SALA DAS SESSÕES DO TRIBUNAL DE JUSTIÇA DO ESTADO DO PIAUÍ, em Teresina, 21/02/20205 a 28/02/2025.
RELATÓRIO
Apelação Criminal interposta pelo Ministério Público do Estado do Piauí, em desafio à sentença proferida pelo Juízo da Comarca de Barro Duro, que condenou o réu, ora apelado, à pena de 4 (quatro) anos de reclusão, pela prática do crime tipificado no art. 213, § 1º c/c art. 14, II, ambos do Código Penal.
Nas razões recursais, o Parquet requereu, em resumo, a aplicação da causa de diminuição de pena da tentativa em sua fração mínima. Requereu, ainda, que seja arbitrado ao réu o pagamento a título de danos morais coletivos, com reversão de valores à segurança pública da Comarca de Barro Duro, em patamar não inferior a R$ 50.000,00 (cinquenta mil reais).
Nas contrarrazões, a defesa pugnou pelo conhecimento e parcial provimento do recurso de Apelação.
O Ministério Público Superior opinou pelo conhecimento e provimento do apelo, para que seja aplicada a causa de diminuição da tentativa no seu patamar mínimo de 1/3 (um terço).
VOTO
I – JUÍZO DE ADMISSIBILIDADE
O apelo é tempestivo e preenche os demais pressupostos de admissibilidade recursal, razão pela qual dele conheço.
II – MÉRITO
2.1 Da revisão da dosimetria da pena
O Ministério Público requer a aplicação da causa de diminuição de pena da tentativa em sua fração mínima, sob o argumento de que o apelado percorreu todo o iter criminis necessário para a consumação do delito, não tendo consumado-o por circunstâncias alheias à sua vontade.
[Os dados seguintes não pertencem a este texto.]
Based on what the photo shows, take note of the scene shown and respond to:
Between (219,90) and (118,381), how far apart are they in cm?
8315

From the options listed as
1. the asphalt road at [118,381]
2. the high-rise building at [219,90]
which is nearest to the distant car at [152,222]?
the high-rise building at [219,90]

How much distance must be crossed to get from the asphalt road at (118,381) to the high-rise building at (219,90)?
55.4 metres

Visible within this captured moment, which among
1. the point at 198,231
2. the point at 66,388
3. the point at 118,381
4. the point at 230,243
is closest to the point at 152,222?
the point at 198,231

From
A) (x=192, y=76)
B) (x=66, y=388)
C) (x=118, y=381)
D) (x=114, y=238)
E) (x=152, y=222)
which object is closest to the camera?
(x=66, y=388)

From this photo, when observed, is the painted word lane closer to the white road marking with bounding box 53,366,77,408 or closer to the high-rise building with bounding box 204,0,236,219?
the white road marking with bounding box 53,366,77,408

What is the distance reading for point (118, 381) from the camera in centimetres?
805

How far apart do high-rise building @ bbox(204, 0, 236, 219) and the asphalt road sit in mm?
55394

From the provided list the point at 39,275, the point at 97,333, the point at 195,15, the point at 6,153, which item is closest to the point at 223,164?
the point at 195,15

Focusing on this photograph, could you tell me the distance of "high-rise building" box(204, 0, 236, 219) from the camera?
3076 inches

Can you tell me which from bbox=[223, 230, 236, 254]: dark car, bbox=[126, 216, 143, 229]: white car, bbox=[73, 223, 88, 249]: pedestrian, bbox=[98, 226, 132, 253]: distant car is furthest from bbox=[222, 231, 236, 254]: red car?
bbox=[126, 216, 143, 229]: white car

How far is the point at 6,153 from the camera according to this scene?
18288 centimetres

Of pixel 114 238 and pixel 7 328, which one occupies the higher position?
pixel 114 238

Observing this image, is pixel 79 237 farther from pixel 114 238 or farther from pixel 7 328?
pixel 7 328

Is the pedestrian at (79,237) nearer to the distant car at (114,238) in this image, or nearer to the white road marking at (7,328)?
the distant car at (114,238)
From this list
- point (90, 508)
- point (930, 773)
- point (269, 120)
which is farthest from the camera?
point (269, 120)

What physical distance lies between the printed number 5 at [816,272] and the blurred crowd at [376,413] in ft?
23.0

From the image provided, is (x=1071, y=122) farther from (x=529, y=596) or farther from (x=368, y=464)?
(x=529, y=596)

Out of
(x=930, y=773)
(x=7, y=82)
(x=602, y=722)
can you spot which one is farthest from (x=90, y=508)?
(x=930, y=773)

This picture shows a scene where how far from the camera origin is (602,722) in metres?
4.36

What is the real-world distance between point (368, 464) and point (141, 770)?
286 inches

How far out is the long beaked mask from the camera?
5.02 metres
A vítima Maria Rita de Cássia Sousa declarou em juízo que (transcrição da mídia gravada):
(…) nesse lugar ele pediu pra mim ficar com ele e eu disse que não, e foi onde aconteceu os ocorridos; a moto dele estancou no meio do mato, ele conversou comigo, querendo ficar comigo, e eu disse que não; nisso ele me dá me derrubando no chão, não sei se era uma faca, no tempo eu fiz o exame de corpo de delito (…); estava como se estivesse furando o meu pescoço; e eu disse que não; e eu no chão, me batendo no chão, ele por cima de mim, insistindo pra mim ficar com ele; e eu disse “então tá, deixa eu levantar do chão, que eu vou tirar meu short”; foi na hora que eu me levantei e pedi pra ele me soltar; quando ele me soltou foi a hora que eu saí correndo, e nisso eu fui pra casa da Carol, pedir socorro pra ela (…); na época dos fatos eu tinha 14, 15 anos (…).
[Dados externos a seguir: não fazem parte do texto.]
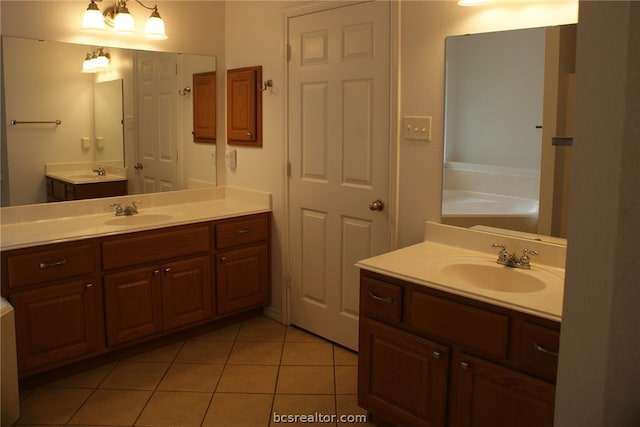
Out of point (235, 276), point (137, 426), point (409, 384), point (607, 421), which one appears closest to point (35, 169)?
point (235, 276)

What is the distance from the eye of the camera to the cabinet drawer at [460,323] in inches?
75.8

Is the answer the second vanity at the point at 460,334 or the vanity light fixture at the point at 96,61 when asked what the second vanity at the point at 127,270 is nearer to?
the vanity light fixture at the point at 96,61

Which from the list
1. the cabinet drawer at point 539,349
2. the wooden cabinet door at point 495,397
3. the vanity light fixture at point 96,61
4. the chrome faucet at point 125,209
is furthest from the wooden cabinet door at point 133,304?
the cabinet drawer at point 539,349

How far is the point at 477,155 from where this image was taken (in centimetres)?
258

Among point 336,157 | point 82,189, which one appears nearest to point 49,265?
point 82,189

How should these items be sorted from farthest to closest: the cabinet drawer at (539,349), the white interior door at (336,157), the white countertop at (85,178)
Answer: the white countertop at (85,178), the white interior door at (336,157), the cabinet drawer at (539,349)

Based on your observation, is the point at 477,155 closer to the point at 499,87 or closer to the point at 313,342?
the point at 499,87

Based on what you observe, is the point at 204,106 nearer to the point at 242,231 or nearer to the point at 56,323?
the point at 242,231

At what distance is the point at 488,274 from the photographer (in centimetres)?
236

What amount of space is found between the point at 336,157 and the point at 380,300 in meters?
1.15

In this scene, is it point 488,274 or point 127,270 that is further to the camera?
point 127,270

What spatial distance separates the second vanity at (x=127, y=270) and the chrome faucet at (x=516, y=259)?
1746 mm

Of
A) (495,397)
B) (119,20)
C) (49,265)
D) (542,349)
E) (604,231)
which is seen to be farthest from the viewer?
(119,20)

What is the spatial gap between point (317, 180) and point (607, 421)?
2487mm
Oportuno destacar que a escolha da fração redutora em razão do crime tentado deve considerar o iter criminis percorrido, de modo que quanto mais próxima a consumação do delito, menor será a diminuição da pena.
Corroborando tal entendimento, destaco o seguinte julgado do STJ:
DIREITO PROCESSUAL PENAL. AGRAVO REGIMENTAL. NO HABEAS CORPUS SUBSTITUTIVO DE RECURSO PRÓPRIO. FURTO QUALIFICADO TENTADO. DOSIMETRIA. AUSÊNCIA DE FLAGRANTE ILEGALIDADE. AGRAVO REGIMENTAL DESPROVIDO.
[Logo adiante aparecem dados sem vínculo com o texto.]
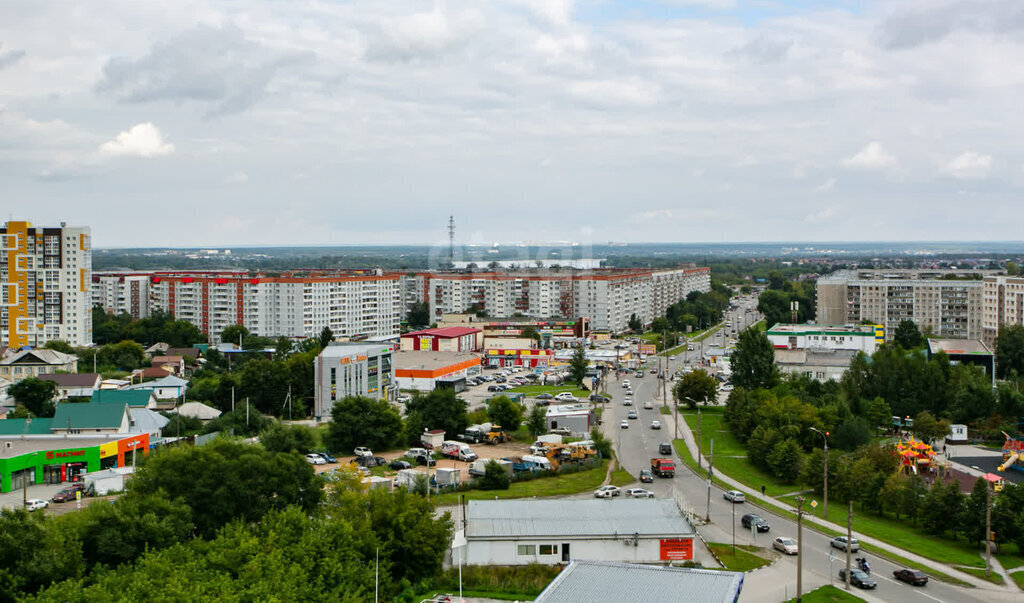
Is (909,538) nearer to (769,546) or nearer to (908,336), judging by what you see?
(769,546)

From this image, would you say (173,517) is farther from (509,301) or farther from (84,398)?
(509,301)

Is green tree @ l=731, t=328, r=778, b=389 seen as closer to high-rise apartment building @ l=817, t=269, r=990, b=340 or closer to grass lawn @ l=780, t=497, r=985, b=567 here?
grass lawn @ l=780, t=497, r=985, b=567

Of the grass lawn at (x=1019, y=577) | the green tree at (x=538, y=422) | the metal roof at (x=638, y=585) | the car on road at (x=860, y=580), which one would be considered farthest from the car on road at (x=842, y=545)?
the green tree at (x=538, y=422)

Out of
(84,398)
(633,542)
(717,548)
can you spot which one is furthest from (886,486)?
(84,398)

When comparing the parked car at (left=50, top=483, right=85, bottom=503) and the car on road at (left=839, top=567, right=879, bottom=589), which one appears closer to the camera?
the car on road at (left=839, top=567, right=879, bottom=589)

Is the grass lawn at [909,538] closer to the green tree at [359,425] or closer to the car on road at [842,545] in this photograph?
the car on road at [842,545]

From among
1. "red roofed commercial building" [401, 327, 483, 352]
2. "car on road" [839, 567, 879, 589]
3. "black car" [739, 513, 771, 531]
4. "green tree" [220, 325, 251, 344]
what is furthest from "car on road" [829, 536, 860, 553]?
"green tree" [220, 325, 251, 344]

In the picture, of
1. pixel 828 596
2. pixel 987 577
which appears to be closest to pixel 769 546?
pixel 828 596
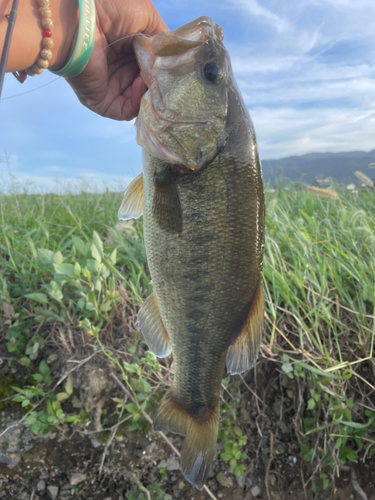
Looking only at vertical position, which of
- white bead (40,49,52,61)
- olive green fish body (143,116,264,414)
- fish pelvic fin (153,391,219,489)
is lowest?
fish pelvic fin (153,391,219,489)

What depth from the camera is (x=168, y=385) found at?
234 cm

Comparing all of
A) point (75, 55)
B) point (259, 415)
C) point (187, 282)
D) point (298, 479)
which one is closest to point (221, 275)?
point (187, 282)

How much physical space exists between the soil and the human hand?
1.60m

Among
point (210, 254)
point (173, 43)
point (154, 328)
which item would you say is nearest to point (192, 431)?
point (154, 328)

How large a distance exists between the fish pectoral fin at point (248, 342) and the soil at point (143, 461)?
1.08 meters

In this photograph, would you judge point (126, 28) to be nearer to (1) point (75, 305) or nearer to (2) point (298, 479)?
(1) point (75, 305)

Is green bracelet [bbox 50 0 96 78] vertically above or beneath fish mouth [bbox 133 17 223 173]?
above

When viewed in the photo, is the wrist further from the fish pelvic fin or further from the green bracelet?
the fish pelvic fin

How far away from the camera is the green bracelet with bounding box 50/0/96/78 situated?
1.40 meters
I. Caso em exame 1. Agravo regimental interposto contra decisão que não conheceu de habeas corpus substitutivo de recurso próprio, impetrado contra acórdão que manteve a condenação do paciente por tentativa de furto qualificado (art. 155, § 4º, I, c/c art. 14, II, do Código Penal).
2. A defesa alega que o delito não se aproximou da consumação, requerendo a aplicação da causa de diminuição de pena referente à tentativa em seu grau máximo, e que o rompimento de obstáculo já foi utilizado para qualificar o crime, e, portanto, não pode ser invocado também para afastar o privilégio.
II. Questão em discussão 3. A questão em discussão consiste em saber se o habeas corpus pode ser utilizado como substitutivo de recurso próprio para rediscutir a dosimetria da pena e o reconhecimento do furto privilegiado.
4. A questão também envolve a análise da proporcionalidade da fração de redução da pena pela tentativa e a possibilidade de reconhecimento do furto privilegiado sem auto de avaliação do bem subtraído.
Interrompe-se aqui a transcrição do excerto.